As a faithful Black Swan convert, I doubt our ability to predict our planet’s energy future in 2040. We can, however, make educated guesses about the forces likely to give shape to the energy Black Swans in our immediate future. Here is one of them.

The actions of 2.5 billion or so people in the world who live on less than $2/day will shape Black Swan disruptions in the next 20 years more powerfully than most of us can imagine. They are already responsible for just about all of the planet’s population growth in the next two decades, which will profoundly affect environmental balance. Conversely, they are disproportionately distributed in close proximity to dispersed stands of high energy invasive biomass which can most easily be converted to low carbon emitting alternatives to coal, and in the process move out of poverty.

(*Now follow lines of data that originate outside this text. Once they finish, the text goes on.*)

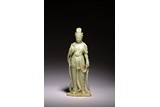 A LARGE CHINESE WHITE JADE CARVED 'GUANYIN' FIGURE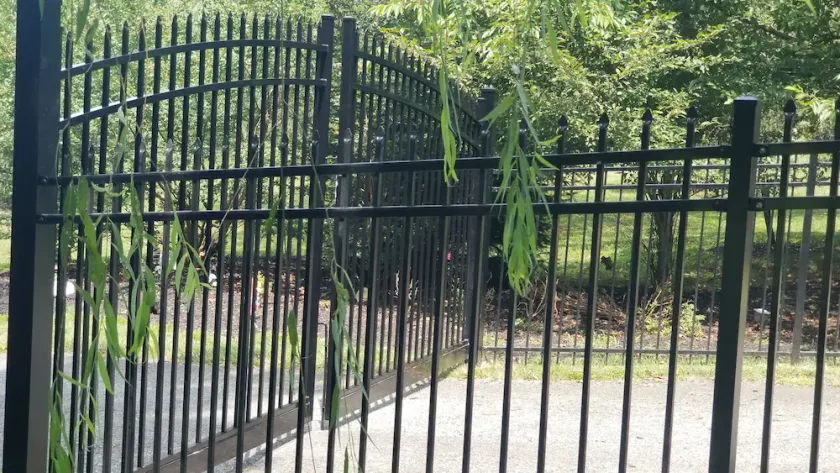 Beautiful 1BR Walkout Fenced & Gated Villa - Image 1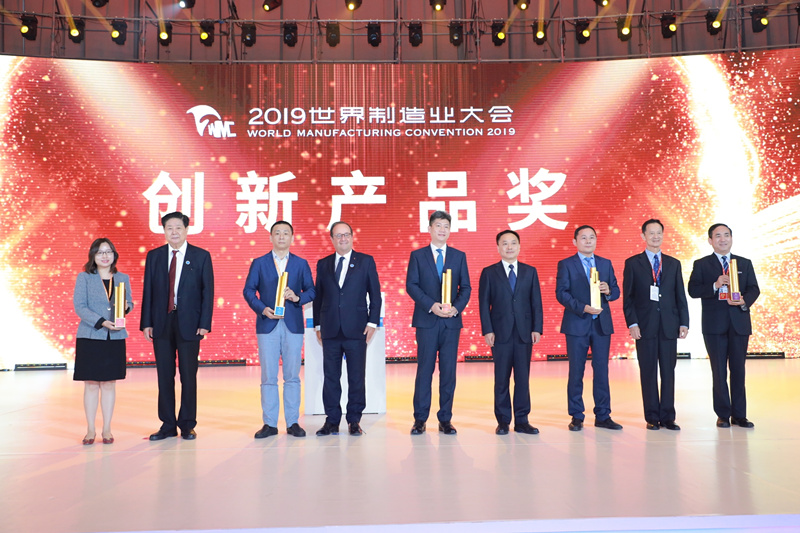 陜鼓集團黨委書記、董事長李宏安（右一）代表企業(yè)領(lǐng)取了創(chuàng)新產(chǎn)品金獎_副本.jpg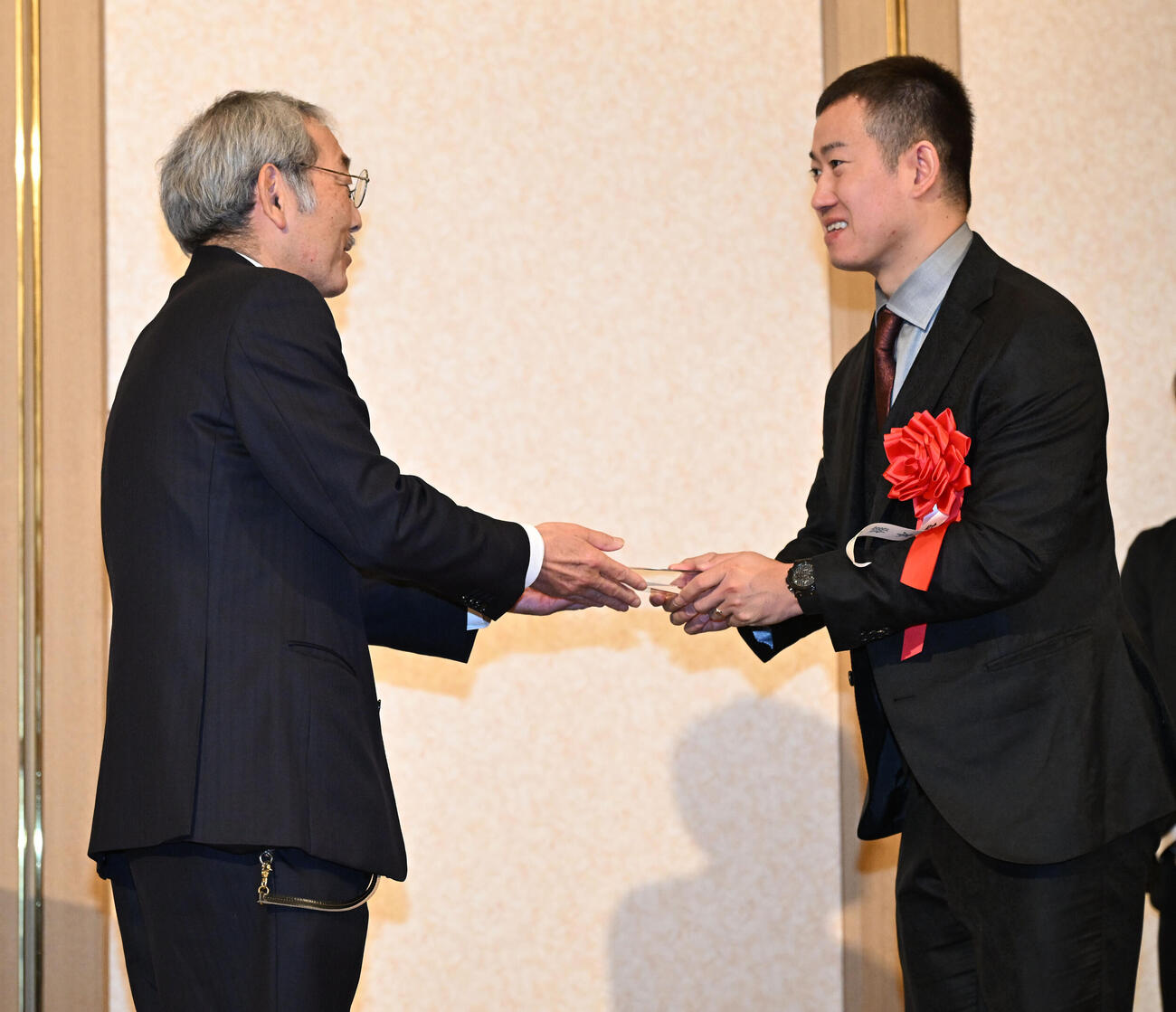 日刊スポーツ制定2025年第39回競輪年間三賞表彰式　敢闘賞を受賞し、日刊スポーツの高田社長（左）からトロフィーを贈られる脇本（撮影・千葉一成）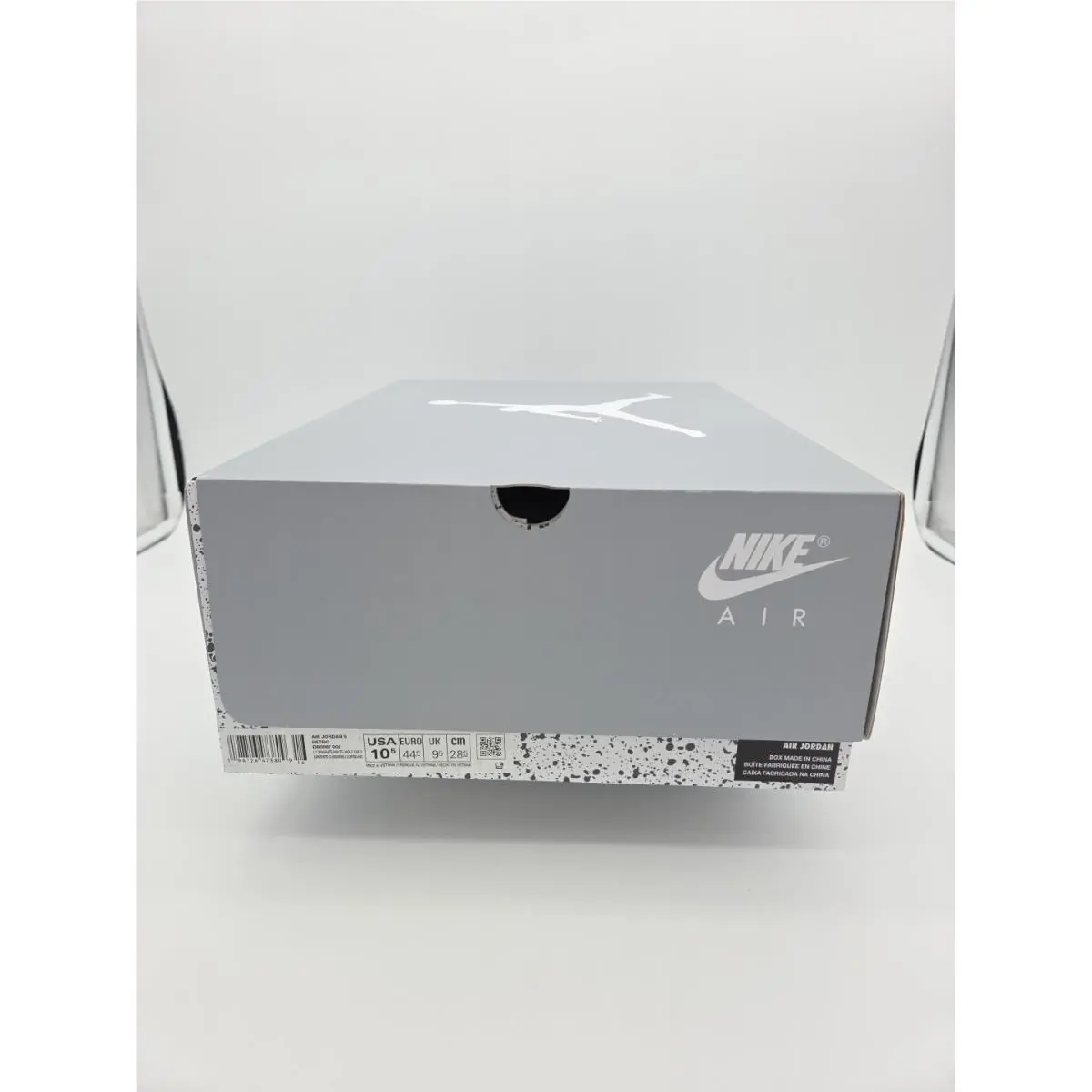 Nike shoes - DD0587002 - DD0587-002 - Gray (UPC: 008843073809) 2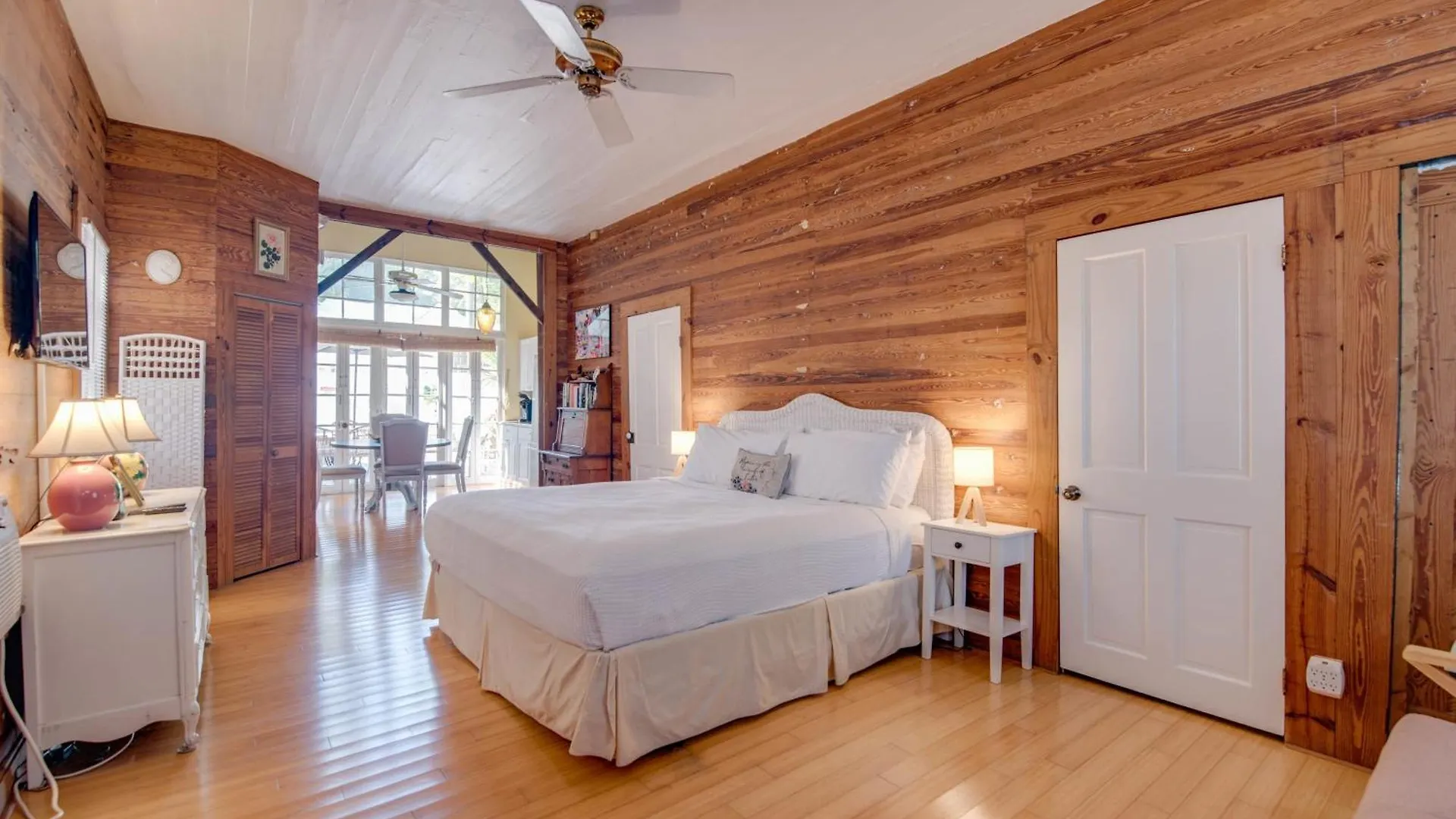 New Rose Retreat - Pool & Parking Villa Key West Holiday home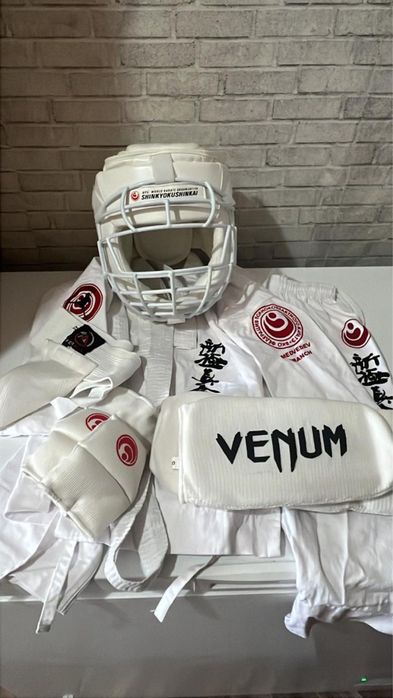 Продам костюм venum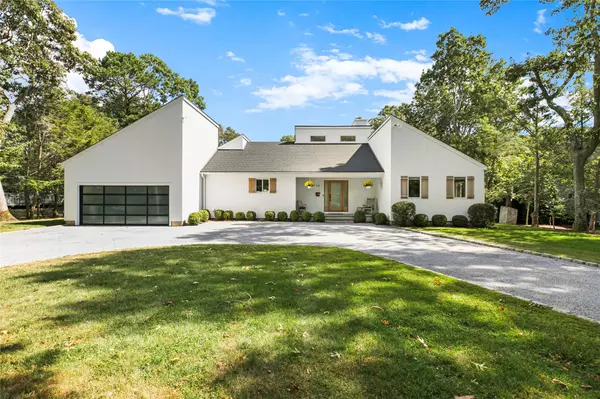 Westhampton Beach, NY 11978,28 Bridle PATH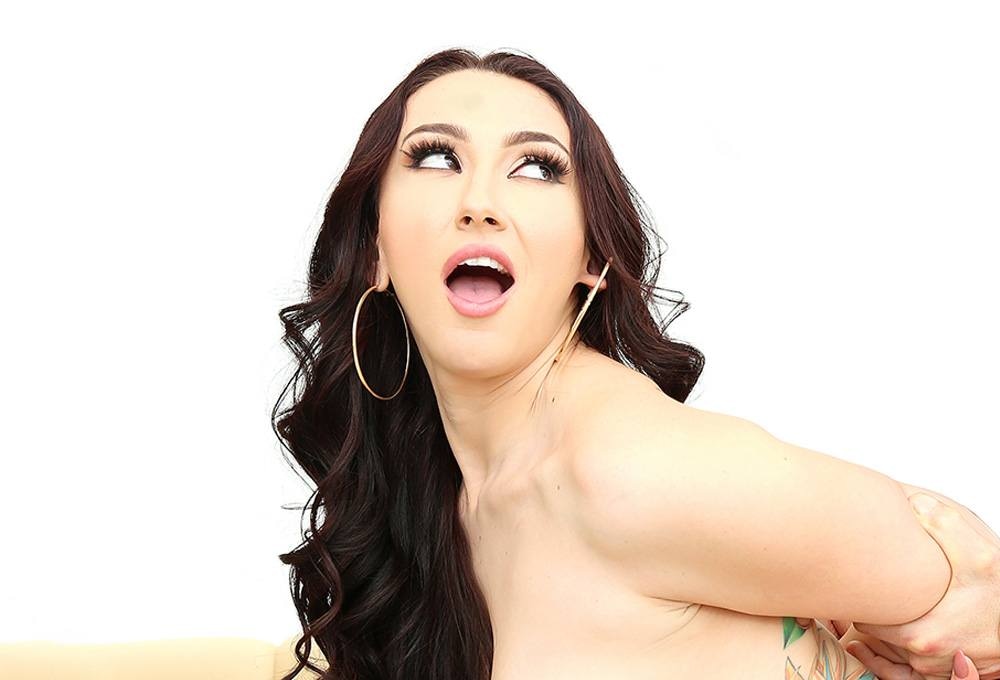 Penthouse Gold HD porn video: Mandy Muse Stripping and Stuffed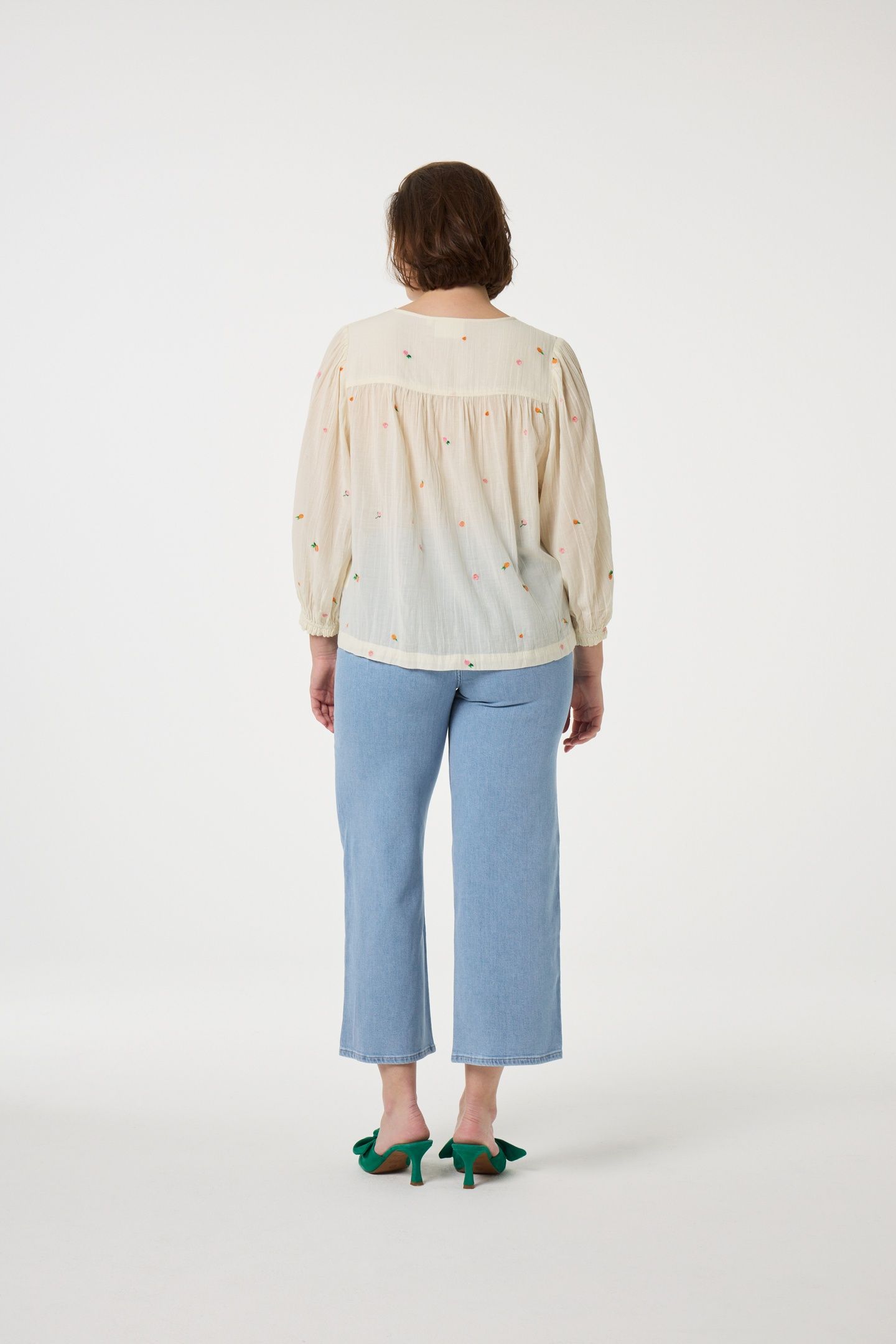 BINDI TOP COSY WHITE 3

A perfect example is the prevalence of mesquite in arid lands which can be easily converted to low carbon-emitting dense biomass sources.

This omission of the impoverished actions in predictions of our energy future is astounding. These shapers of our energy future are disproportionately distributed in dispersed, poor rural areas in close proximity to stands of high energy biomass, easily converted into low-carbon emitting alternatives to coal, creating millions of new jobs and massive new markets for village produced energy products.

Nature takes 300 million years to produce coal. But through a process called torrefaction, which is exactly the same as roasting coffee, a group of volunteer engineers at Ball Aerospace have reduced the time to one hour, producing a blackened biomass that looks like coal, burns like coal and best of all mimics nature’s carbon cycle instead of increasing carbon emissions.

Using selected agricultural waste streams and invasive species growing in arid wastelands as inputs, it is now possible to design 100,000 village kilns, each capable of producing 7 tons a day of a low carbon emitting substitute for coal. The shortening of the collection radius from 150 kilometers to 4 kilometers, taking advantage of low-cost labor in rural villages, and adding carbon credits to the mix is now likely to produce a new breed of multinational corporations partnering with village enterprises and capable of replacing up to 20% of global carbon emissions. Best of all, if it works, it will become a profitable international corporation, supported by investment capital instead of the begging bowl.

This is my dream for the future. Whether it will turn out to be a dream or a nightmare remains to be seen.